Course Outline
Introduction to Robotic Manipulation and Deep Learning for Government
- Overview of manipulation tasks and system components
- Traditional versus learning-based approaches
- Application of deep learning in perception, planning, and control
Perception for Manipulation for Government
- Visual sensing and object detection for grasping
- 3D vision, depth sensing, and point cloud processing
- Training convolutional neural networks (CNNs) for object localization and segmentation
Grasp Planning and Detection for Government
- Classical grasp planning algorithms
- Learning grasp poses from data and simulation
- Implementing grasp detection networks (e.g., GGCNN, Dex-Net)

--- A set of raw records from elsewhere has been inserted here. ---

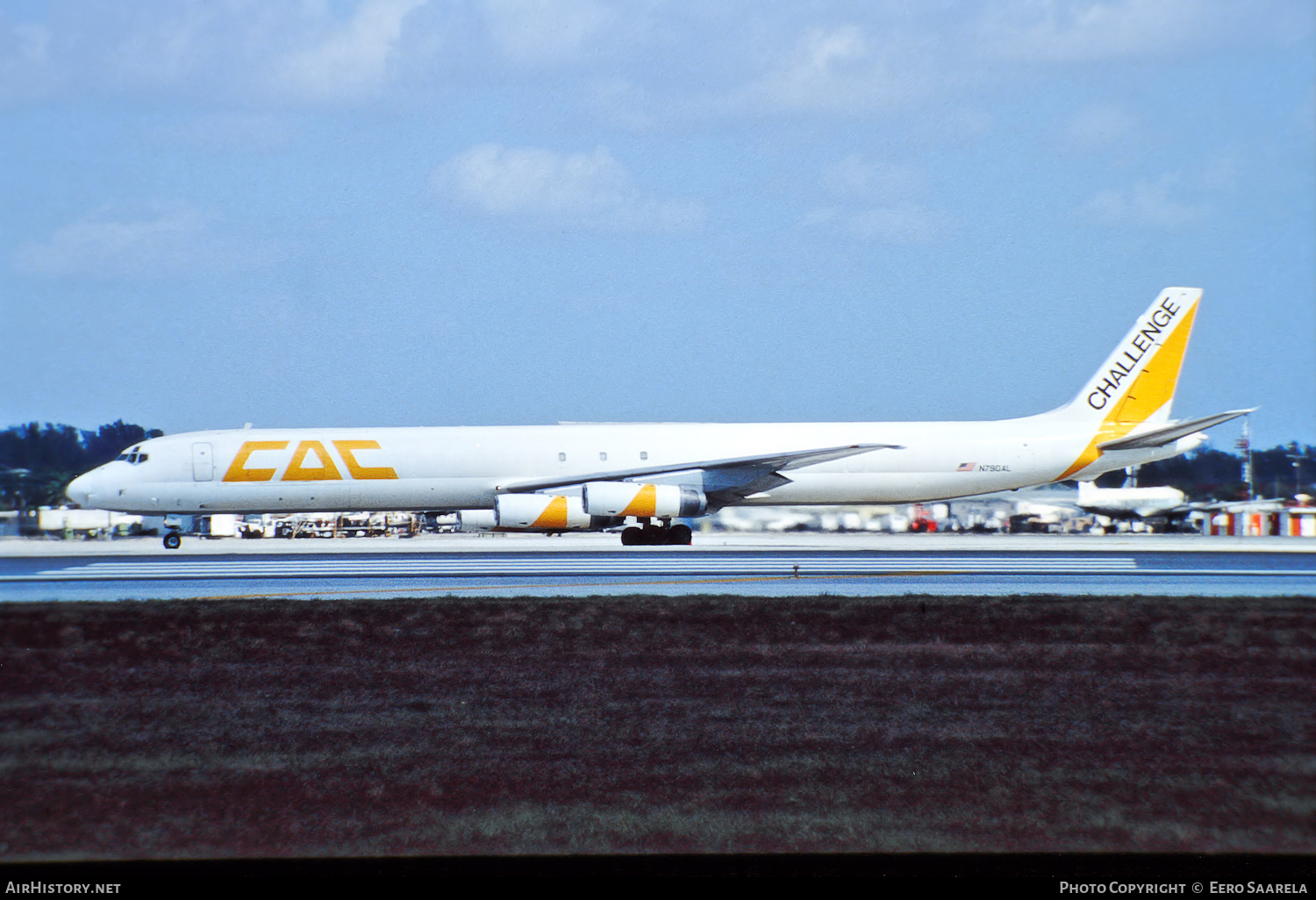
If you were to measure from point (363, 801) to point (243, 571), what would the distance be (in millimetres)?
13871

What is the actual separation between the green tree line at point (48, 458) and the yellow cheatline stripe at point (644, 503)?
1613cm

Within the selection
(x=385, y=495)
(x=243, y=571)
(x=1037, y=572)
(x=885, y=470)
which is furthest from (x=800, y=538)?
(x=243, y=571)

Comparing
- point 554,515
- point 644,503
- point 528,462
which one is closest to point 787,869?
point 554,515

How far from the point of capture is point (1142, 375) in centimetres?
3691

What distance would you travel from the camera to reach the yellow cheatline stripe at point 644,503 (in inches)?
1190

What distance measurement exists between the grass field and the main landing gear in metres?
17.1

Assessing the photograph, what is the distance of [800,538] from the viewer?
35.9 meters

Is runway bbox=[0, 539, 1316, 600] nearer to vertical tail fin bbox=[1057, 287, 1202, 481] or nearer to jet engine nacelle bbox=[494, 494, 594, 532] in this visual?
jet engine nacelle bbox=[494, 494, 594, 532]

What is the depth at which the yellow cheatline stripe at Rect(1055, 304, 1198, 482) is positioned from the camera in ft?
119

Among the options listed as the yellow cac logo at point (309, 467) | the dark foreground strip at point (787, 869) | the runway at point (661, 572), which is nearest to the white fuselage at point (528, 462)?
the yellow cac logo at point (309, 467)

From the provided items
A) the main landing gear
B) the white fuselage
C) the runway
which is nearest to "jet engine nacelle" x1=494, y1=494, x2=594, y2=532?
the runway

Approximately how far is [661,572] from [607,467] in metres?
12.4

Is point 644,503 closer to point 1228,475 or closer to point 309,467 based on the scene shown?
point 309,467

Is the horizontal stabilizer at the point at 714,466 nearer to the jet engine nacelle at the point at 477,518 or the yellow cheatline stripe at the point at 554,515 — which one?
the jet engine nacelle at the point at 477,518
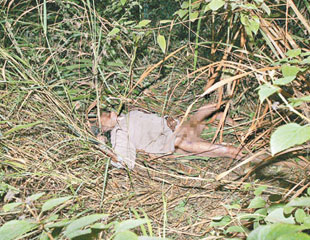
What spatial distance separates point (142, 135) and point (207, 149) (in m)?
0.35

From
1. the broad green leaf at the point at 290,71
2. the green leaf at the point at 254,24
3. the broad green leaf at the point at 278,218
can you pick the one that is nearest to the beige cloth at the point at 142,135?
the green leaf at the point at 254,24

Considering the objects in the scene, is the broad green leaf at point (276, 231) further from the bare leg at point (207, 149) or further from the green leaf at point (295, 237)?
the bare leg at point (207, 149)

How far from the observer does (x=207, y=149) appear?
5.48 feet

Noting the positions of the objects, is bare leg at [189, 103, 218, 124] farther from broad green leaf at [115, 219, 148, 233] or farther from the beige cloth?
broad green leaf at [115, 219, 148, 233]

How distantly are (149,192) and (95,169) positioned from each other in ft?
0.87

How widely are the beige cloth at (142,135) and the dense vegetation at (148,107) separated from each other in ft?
0.18

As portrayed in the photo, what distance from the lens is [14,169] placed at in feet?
4.51

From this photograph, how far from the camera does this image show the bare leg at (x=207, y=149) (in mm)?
1627

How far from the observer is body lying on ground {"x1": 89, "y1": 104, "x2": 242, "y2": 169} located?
1.65 meters

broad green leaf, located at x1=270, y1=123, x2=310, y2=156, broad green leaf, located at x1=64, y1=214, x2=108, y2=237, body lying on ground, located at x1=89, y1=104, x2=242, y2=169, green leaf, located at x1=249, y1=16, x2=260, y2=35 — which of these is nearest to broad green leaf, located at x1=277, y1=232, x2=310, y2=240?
broad green leaf, located at x1=270, y1=123, x2=310, y2=156

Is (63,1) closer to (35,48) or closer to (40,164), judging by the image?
(35,48)


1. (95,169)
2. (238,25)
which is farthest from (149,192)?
(238,25)

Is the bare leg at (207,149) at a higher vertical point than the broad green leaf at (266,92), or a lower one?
lower

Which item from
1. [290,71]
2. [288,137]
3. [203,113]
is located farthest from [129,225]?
[203,113]
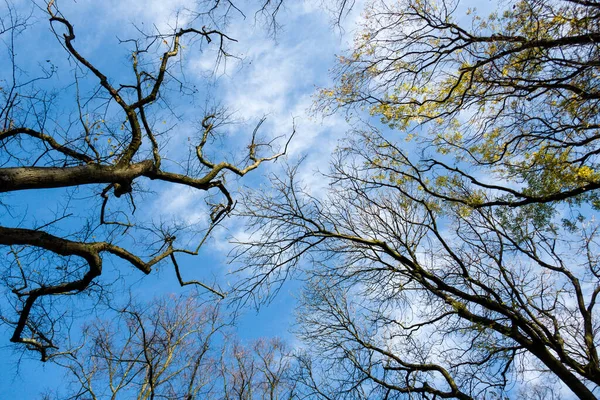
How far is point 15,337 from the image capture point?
4613mm

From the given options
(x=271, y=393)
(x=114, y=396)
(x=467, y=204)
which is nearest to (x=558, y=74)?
(x=467, y=204)

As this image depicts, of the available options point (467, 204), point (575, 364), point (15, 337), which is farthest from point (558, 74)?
point (15, 337)

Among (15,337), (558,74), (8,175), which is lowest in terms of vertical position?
(15,337)

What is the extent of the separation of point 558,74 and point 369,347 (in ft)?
18.6

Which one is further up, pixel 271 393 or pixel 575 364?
pixel 271 393

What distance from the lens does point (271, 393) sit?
14.1m

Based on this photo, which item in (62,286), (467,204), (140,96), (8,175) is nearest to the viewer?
(8,175)

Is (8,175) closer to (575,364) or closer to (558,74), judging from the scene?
(558,74)

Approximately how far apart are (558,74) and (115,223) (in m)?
6.47

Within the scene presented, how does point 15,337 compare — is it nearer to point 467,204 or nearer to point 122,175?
point 122,175

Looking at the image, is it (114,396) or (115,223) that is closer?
(115,223)

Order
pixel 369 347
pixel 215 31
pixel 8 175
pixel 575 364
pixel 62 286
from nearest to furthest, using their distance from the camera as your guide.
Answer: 1. pixel 8 175
2. pixel 62 286
3. pixel 215 31
4. pixel 575 364
5. pixel 369 347

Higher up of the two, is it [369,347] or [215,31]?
[215,31]

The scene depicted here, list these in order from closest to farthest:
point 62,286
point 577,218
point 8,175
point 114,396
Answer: point 8,175
point 62,286
point 577,218
point 114,396
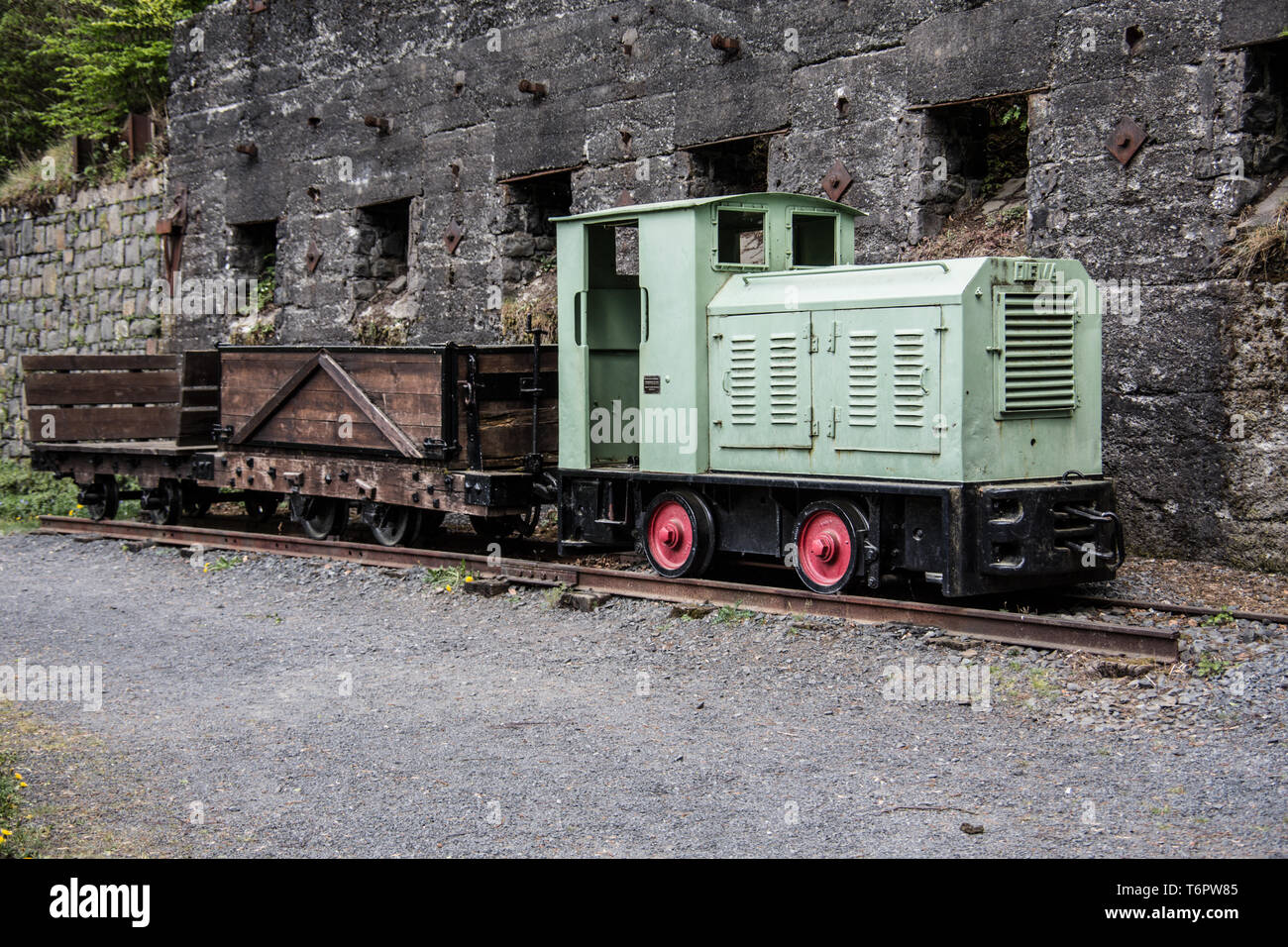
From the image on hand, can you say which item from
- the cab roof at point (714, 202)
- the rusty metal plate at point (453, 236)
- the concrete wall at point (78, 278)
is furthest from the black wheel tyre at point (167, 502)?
the concrete wall at point (78, 278)

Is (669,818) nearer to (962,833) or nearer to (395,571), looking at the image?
(962,833)

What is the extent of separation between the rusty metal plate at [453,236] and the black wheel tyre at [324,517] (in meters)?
4.81

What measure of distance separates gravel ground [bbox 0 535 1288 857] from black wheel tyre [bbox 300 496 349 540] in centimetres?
322

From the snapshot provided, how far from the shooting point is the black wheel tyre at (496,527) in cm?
1221

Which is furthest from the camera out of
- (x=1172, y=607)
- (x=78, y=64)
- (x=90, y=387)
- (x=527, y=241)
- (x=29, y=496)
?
(x=78, y=64)

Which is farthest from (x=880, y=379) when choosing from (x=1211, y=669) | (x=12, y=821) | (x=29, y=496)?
(x=29, y=496)

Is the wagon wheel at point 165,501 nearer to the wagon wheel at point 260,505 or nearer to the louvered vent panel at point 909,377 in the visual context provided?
the wagon wheel at point 260,505

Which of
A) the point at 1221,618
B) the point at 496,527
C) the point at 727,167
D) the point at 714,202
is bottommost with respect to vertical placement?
the point at 1221,618

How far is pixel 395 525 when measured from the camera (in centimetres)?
1209

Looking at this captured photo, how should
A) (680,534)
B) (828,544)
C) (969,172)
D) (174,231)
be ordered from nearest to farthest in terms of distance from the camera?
(828,544)
(680,534)
(969,172)
(174,231)

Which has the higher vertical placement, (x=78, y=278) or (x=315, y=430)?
(x=78, y=278)

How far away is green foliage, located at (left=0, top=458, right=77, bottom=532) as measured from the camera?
15488mm

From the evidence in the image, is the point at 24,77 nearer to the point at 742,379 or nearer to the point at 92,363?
the point at 92,363

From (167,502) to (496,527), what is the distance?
13.8ft
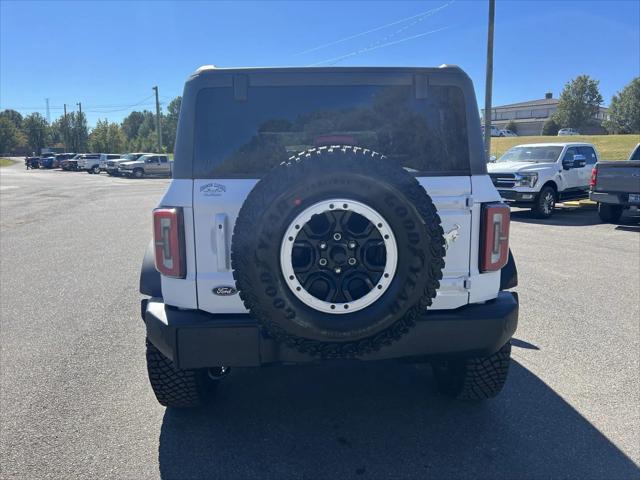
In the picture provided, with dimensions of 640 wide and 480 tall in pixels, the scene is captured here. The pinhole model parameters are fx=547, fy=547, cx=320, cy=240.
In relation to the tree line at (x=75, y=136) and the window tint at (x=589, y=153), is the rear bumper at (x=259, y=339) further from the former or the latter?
the tree line at (x=75, y=136)

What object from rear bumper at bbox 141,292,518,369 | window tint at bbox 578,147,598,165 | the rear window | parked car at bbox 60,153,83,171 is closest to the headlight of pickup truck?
window tint at bbox 578,147,598,165

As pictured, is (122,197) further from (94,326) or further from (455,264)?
(455,264)

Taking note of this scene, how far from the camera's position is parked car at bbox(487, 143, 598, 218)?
13.6 m

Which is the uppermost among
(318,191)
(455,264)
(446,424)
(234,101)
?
(234,101)

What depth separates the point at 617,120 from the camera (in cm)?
8050

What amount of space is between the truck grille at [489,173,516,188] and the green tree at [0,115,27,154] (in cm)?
11182

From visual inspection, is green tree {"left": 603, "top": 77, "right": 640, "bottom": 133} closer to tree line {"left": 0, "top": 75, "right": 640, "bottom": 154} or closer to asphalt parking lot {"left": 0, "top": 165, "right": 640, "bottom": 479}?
tree line {"left": 0, "top": 75, "right": 640, "bottom": 154}

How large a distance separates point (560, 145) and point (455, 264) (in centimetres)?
1347

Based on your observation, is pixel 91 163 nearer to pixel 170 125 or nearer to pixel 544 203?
pixel 544 203

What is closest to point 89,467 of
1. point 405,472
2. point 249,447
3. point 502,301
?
point 249,447

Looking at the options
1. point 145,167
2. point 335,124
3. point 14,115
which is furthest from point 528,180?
point 14,115

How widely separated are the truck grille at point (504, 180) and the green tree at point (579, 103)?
262ft

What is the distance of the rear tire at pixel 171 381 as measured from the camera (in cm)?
328

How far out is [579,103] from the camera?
8425cm
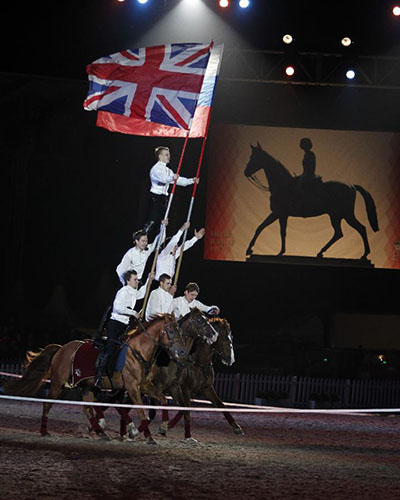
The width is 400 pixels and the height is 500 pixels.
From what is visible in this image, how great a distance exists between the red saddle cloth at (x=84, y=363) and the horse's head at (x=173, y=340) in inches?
39.3

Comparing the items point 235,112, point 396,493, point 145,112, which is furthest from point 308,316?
point 396,493

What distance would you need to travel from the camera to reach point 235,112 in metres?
21.8

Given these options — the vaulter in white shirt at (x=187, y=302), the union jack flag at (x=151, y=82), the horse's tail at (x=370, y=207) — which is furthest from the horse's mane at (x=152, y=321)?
the horse's tail at (x=370, y=207)

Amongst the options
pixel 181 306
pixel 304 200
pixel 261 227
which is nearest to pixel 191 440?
pixel 181 306

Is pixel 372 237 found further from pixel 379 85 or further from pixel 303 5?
pixel 303 5

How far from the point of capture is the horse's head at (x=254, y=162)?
21.2 metres

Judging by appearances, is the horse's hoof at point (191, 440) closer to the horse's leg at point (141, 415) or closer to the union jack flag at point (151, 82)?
the horse's leg at point (141, 415)

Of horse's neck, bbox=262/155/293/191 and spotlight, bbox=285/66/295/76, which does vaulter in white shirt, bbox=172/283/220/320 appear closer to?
spotlight, bbox=285/66/295/76

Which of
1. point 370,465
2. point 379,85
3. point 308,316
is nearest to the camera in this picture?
point 370,465

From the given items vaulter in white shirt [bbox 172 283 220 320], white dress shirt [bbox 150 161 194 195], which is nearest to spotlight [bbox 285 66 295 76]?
white dress shirt [bbox 150 161 194 195]

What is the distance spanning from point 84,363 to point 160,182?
373 centimetres

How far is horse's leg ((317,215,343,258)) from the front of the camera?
21250 millimetres

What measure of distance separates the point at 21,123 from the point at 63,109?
105 centimetres

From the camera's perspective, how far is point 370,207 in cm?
2120
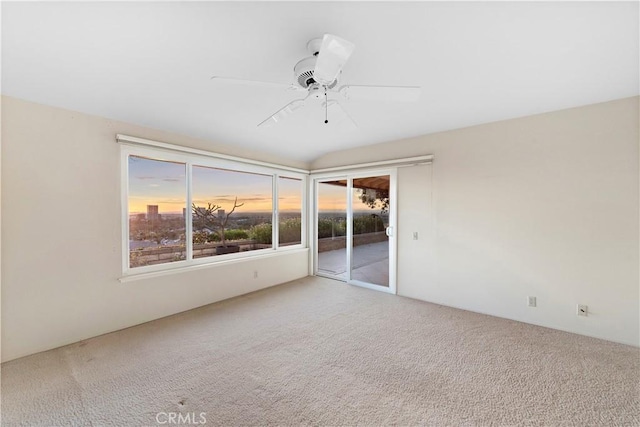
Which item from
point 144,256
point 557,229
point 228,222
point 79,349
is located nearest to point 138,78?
point 144,256

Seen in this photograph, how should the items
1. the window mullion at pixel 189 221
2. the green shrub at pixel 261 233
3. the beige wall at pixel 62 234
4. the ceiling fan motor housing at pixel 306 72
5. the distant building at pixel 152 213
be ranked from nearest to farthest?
the ceiling fan motor housing at pixel 306 72 < the beige wall at pixel 62 234 < the distant building at pixel 152 213 < the window mullion at pixel 189 221 < the green shrub at pixel 261 233

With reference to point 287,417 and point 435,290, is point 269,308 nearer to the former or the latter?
point 287,417

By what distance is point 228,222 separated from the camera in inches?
160

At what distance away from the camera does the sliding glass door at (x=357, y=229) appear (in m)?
4.23

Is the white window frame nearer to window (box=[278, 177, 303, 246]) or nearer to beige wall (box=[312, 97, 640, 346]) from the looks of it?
window (box=[278, 177, 303, 246])

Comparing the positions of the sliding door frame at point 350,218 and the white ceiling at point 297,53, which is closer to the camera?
the white ceiling at point 297,53

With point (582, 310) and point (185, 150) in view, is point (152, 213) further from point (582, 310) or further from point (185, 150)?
point (582, 310)

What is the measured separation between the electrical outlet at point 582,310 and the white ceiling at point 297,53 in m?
2.14

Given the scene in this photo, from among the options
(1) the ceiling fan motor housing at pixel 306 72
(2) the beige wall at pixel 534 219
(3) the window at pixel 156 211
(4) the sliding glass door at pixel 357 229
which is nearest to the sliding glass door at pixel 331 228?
(4) the sliding glass door at pixel 357 229

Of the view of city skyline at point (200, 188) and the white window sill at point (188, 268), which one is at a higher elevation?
the view of city skyline at point (200, 188)

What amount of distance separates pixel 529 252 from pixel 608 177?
1.03m

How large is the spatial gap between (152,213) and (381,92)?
3.03m

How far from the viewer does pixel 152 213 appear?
3225 mm

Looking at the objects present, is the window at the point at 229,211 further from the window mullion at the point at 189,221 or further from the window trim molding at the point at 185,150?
the window trim molding at the point at 185,150
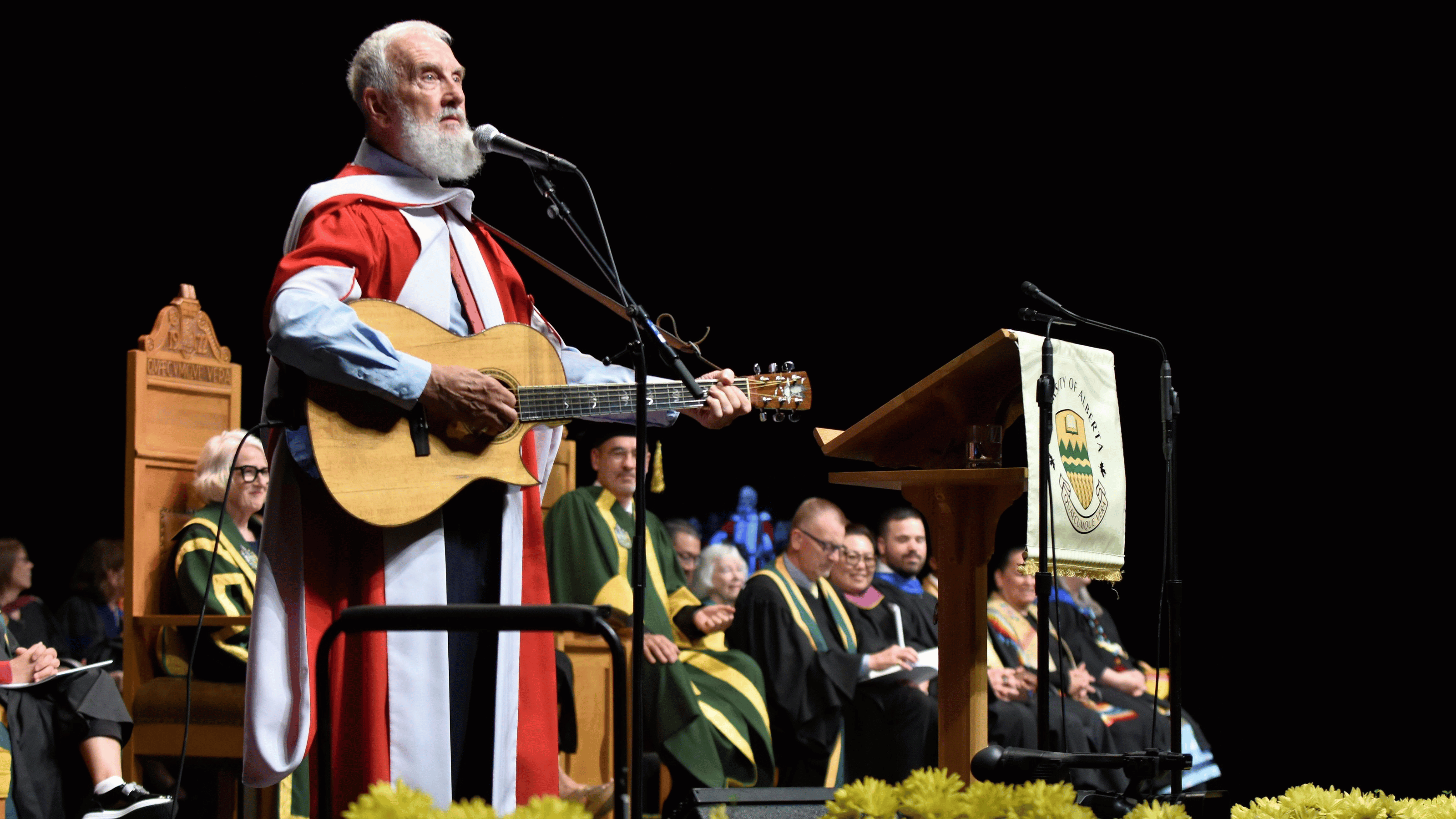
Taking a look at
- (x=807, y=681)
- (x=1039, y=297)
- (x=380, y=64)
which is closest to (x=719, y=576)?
(x=807, y=681)

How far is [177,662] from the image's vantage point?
169 inches

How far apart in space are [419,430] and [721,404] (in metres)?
0.62

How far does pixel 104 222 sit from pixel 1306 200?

Control and Motion Planning for Government
- Inverse kinematics and trajectory generation
- Learning-based motion planning and imitation learning
- Reinforcement learning for manipulation control policies
Integration with ROS 2 and Simulation Environments for Government
- Setting up ROS 2 nodes for perception and control
- Simulating robotic manipulators in Gazebo and Isaac Sim
- Integrating neural models for real-time control
End-to-End Learning for Manipulation for Government
- Combining perception, policy, and control in unified networks
- Using demonstration data for supervised policy learning
- Domain adaptation between simulation and real hardware
Evaluation and Optimization for Government
- Metrics for grasp success, stability, and precision
- Testing under varying conditions and disturbances
- Model compression and deployment on edge devices
Hands-on Project: Deep Learning-Based Robotic Grasping for Government
- Designing a perception-to-action pipeline
- Training and testing a grasp detection model
- Integrating the model into a simulated robotic arm
Summary and Next Steps for Government
Requirements
- A strong understanding of robotics kinematics and dynamics for government applications
- Experience with Python and deep learning frameworks
- Familiarity with ROS or similar robotic middleware
Audience
- Robotics engineers developing intelligent manipulation systems for government use
- Perception and control specialists working on grasping applications for government projects
- Researchers and advanced practitioners in robot learning and AI-based control for government initiatives
Testimonials (2)
Supply of the materials (virtual machine) to get straight into the excersises, and the explanation of the Ros2 core. Why things work a certain way.
Arjan Bakema
Course - Autonomous Navigation & SLAM with ROS 2
its knowledge and utilization of AI for Robotics in the Future.